Extrait fourni –
####
LES BELGES OUVRENT UNE PISTE VERS LA RÉDUCTION DU CORRECTEUR AZOTÉ

Se comparer pour progresser Le groupe d'échange transfrontalier dans les Flandres a réuni six éleveurs français et six éleveurs belges. Benoît Verrièle, d'Avenir Conseil Élevage (à gauche tenant le drapeau), et Eddy Decaesteker, d'Inagro (à droite), ont coanimé ce programme.
Se comparer pour progresser Le groupe d'échange transfrontalier dans les Flandres a réuni six éleveurs français et six éleveurs belges. Benoît Verrièle, d'Avenir Conseil Élevage (à gauche tenant le drapeau), et Eddy Decaesteker, d'Inagro (à droite), ont coanimé ce programme. (©)

L'analyse des résultats d'un groupe d'éleveurs transfrontaliers révèle une meilleure maîtrise de la qualité du lait des producteurs belges, malgré un pilotage de l'urée du lait plus restrictif.

AU COURS DE L'EXERCICE 2013-2014, AVENIR CONSEIL ÉLEVAGE (ACE) et Inagro ont animé conjointement dans les Flandres un groupe d'échange composé de six éleveurs français et de six éleveurs belges. ACE est né de la fusion des contrôles laitiers du Nord et de Picardie. Inagro est un centre de recherche et de conseil en agriculture situé dans les Flandres belges. L'objectif de cette collaboration consistait à comparer les résultats technico-économiques de part et d'autre de la frontière, en vue de dégager des pistes d'amélioration pour l'ensemble des éleveurs adhérents. À ce titre, ce travail a bénéficié de financements du programme Interreg IV (50 % de l'Union européenne, 50 % des partenaires du projet) élaboré pour renforcer les échanges entre la France et la Belgique dans des domaines aussi divers que l'agriculture, l'industrie, le tourisme, la santé... Il n'a porté que sur un exercice, mais l'intérêt qu'il suscite devrait conduire les deux organismes à solliciter de nouveaux financements pour consolider l'expérience.
####
Liste fournie –

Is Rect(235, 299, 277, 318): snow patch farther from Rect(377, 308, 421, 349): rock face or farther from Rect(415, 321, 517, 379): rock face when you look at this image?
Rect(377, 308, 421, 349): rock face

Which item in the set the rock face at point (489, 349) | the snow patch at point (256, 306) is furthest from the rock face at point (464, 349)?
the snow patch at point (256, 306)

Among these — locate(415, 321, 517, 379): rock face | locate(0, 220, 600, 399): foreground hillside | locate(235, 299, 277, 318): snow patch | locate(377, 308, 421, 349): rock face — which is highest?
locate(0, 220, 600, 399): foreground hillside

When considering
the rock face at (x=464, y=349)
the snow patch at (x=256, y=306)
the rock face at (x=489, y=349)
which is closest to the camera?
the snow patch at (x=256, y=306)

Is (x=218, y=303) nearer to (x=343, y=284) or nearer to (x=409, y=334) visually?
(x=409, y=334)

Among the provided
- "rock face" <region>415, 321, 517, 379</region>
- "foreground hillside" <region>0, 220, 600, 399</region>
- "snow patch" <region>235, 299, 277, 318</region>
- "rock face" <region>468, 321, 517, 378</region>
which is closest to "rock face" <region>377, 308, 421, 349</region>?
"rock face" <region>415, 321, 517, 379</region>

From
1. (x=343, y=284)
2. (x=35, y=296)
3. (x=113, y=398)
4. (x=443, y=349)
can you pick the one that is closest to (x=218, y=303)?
####
Consignes –
**a.** Recopiez la partie de la liste qui commence à la ligne contenant « Is (x=218, y=303) » et se termine à la fin de la liste, en remplaçant « closest » par « nearest ». Ne modifiez rien d'autre.
**b.** Prolongez l'article sur le groupe d'éleveurs franco-belge au-delà de sa dernière phrase.

Réponses par consigne –
**a.**
Is (x=218, y=303) nearer to (x=343, y=284) or nearer to (x=409, y=334) visually?
(x=409, y=334)

Among the provided
- "rock face" <region>415, 321, 517, 379</region>
- "foreground hillside" <region>0, 220, 600, 399</region>
- "snow patch" <region>235, 299, 277, 318</region>
- "rock face" <region>468, 321, 517, 378</region>
which is nearest to "rock face" <region>377, 308, 421, 349</region>?
"rock face" <region>415, 321, 517, 379</region>

From
1. (x=343, y=284)
2. (x=35, y=296)
3. (x=113, y=398)
4. (x=443, y=349)
can you pick the one that is nearest to (x=218, y=303)?

**b.**
DES VALEURS TB ET TP PLUS ÉLEVÉES

Pour rappel, le contexte flamand se caractérise par une forte pression urbaine et donc par un prix du foncier élevé, surtout côté belge. « On retrouve sur ce territoire des élevages de petite taille, avec des éleveurs très pointus aux pratiques intensives, car chaque hectare libéré offre la possibilité d'implanter des cultures industrielles, explique Benoît Verrièle, nutritionniste ACE et coanimateur du groupe. L'alimentation des troupeaux laitiers repose sur des rations riches, grâce à des rendements maïs de 18 t de MS/ha et à la disponibilité en coproduits, comme la pulpe de betterave surpressée ou les pommes de terre. »

Représentatives de ce terroir, les douze exploitations participant au groupe d'échange ont en moyenne 55 vaches laitières de race holsteins.

Les six élevages français ont produit en moyenne 9 294 litres/VL à 40,4 de TB et 32,9 de TP. Les six belges : 8 897 litres/VL à 42,4 de TB et 35,1 de TP. Au cours de cet exercice, la marge brute française est supérieure de 10 €/1 000 litres (voir schéma). Ceci grâce à un meilleur produit viande (+ 23 €/1 000 l) et à un coût alimentaire inférieur (- 12 €). « Cette meilleure maîtrise du coût alimentaire est liée aux types d'aliments utilisés plus qu'aux quantités distribuées, observe le nutritionniste. Les éleveurs français n'hésitent pas à passer des contrats d'approvisionnement à long terme pour des matières premières simples comme les tourteaux de colza,là où les Belges travaillent avec des aliments composés plus coûteux de type VL 40. » En revanche, les éleveurs belges obtiennent un meilleur produit de l'atelier lait (+22 €/1 000 litres). Il s'explique par un prix payé aux producteurs supérieur cette année-là (+10 €), mais surtout par les grammes de TB et de TP supplémentaires (+12 €). Ce constat présente un intérêt certain d'un point de vue nutritionnel, car ces taux sont obtenus sur la base d'une consommation de concentrés équivalente : de 200 g/l, dont 98 g d'équivalent soja, contre 180 g/l en France, dont 125 g d'équivalent soja (22 % de concentrés, contre 20 % en moyenne dans les rations françaises). Pour Eddy Decaesteker, conseiller Inagro, la différence s'explique par un pilotage différent de la ration, « et par la combinaison herbe-maïs dans l'alimentation ».

En effet, les rations observées en Belgique contiennent 30 % de maïs ensilage en moins. Il est remplacé par de l'ensilage d'herbe préfané, incorporé à hauteur de 5,5 kg de MS/VL (+ 12 kg de maïs), contre seulement 1,4 kg de MS dans les rations françaises. La qualité de ces ensilages préfanés est sûrement l'aspect technique qui a suscité le plus d'intérêt.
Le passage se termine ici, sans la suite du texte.